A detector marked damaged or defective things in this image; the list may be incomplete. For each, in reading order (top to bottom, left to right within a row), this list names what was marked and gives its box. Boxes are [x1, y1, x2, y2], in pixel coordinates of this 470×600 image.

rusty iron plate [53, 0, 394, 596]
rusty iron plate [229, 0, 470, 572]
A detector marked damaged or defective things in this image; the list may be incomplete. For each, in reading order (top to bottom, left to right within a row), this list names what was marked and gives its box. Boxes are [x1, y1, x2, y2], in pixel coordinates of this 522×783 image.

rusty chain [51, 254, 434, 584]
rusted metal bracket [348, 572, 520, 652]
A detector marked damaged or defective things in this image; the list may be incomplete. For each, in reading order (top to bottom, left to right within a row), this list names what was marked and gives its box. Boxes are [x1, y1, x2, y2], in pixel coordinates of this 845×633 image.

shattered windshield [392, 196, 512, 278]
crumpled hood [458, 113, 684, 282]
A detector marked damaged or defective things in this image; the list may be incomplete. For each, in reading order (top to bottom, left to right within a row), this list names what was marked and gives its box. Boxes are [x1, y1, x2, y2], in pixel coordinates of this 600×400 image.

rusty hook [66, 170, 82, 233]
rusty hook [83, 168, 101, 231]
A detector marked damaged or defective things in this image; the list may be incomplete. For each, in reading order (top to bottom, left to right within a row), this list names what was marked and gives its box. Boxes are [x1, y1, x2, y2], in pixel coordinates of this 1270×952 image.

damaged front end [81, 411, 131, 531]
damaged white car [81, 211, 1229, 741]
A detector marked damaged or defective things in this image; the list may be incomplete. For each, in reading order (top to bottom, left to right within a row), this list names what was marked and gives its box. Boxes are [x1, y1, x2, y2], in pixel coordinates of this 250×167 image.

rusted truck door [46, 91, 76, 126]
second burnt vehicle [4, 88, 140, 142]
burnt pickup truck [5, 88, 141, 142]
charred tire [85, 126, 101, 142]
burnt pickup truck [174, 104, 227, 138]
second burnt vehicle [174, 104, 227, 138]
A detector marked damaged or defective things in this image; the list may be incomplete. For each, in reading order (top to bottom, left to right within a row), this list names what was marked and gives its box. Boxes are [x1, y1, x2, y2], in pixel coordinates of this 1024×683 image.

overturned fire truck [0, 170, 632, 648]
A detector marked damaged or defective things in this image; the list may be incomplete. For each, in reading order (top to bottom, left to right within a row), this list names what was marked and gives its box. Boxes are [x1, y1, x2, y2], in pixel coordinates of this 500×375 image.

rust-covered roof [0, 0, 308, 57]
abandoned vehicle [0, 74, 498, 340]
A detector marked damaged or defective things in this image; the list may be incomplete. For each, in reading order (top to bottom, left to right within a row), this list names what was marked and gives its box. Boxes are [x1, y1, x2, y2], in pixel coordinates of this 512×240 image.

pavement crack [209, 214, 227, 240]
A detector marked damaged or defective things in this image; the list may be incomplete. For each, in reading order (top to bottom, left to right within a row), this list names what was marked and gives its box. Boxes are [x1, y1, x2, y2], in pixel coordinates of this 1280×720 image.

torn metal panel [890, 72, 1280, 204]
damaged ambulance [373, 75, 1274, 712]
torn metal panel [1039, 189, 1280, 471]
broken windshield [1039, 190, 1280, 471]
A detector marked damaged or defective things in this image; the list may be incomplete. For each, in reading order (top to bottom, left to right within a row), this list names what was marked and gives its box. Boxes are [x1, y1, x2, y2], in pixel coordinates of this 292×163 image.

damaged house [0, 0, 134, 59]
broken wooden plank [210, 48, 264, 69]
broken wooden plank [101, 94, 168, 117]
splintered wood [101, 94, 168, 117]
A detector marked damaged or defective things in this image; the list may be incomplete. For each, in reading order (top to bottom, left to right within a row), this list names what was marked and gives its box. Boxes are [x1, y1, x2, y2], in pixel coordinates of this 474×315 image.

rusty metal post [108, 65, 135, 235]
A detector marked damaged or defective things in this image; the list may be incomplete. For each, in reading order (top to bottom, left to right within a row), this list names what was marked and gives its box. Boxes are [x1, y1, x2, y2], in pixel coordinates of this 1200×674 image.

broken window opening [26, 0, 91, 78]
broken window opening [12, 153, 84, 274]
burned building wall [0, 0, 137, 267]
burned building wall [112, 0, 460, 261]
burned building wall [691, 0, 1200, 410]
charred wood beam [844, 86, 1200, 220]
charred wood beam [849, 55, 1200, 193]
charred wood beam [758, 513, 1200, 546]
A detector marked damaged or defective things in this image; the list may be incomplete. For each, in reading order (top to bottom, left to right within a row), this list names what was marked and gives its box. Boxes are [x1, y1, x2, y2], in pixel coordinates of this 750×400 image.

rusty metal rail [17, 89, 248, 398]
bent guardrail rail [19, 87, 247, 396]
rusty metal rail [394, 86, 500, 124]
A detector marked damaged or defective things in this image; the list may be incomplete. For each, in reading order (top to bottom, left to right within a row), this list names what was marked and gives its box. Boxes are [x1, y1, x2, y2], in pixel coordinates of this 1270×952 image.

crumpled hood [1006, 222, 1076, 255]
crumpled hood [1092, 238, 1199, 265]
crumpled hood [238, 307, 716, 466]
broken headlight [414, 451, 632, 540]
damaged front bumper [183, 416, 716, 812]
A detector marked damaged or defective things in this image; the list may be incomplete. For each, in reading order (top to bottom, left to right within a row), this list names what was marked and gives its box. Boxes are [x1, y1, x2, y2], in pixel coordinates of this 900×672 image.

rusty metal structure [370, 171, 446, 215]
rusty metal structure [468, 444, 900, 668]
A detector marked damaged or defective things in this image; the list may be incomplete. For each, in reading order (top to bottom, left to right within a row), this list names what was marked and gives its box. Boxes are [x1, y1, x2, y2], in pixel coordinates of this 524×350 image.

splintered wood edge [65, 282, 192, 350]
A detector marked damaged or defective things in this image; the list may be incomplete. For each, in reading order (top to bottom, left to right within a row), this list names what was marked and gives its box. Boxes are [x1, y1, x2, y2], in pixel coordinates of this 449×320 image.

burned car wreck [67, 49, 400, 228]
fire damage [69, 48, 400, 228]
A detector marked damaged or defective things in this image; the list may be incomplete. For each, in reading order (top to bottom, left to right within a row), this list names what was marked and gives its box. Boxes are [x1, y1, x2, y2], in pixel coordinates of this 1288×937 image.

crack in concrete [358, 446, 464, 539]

▬▬▬

▸ WHAT IS ASKED: Copy the rows again, beginning at the line that contains "this 512×240 image." and stopping after the line that contains "pavement crack [209, 214, 227, 240]", with "damaged or defective" swapped for "broken or faulty" and everything else left as it is.

▸ EXPECTED ANSWER:
A detector marked broken or faulty things in this image; the list may be incomplete. For each, in reading order (top to bottom, left to right within a row), this list names what was marked and gives its box. Boxes are [x1, y1, x2, y2], in pixel coordinates of this 512×240 image.

pavement crack [209, 214, 227, 240]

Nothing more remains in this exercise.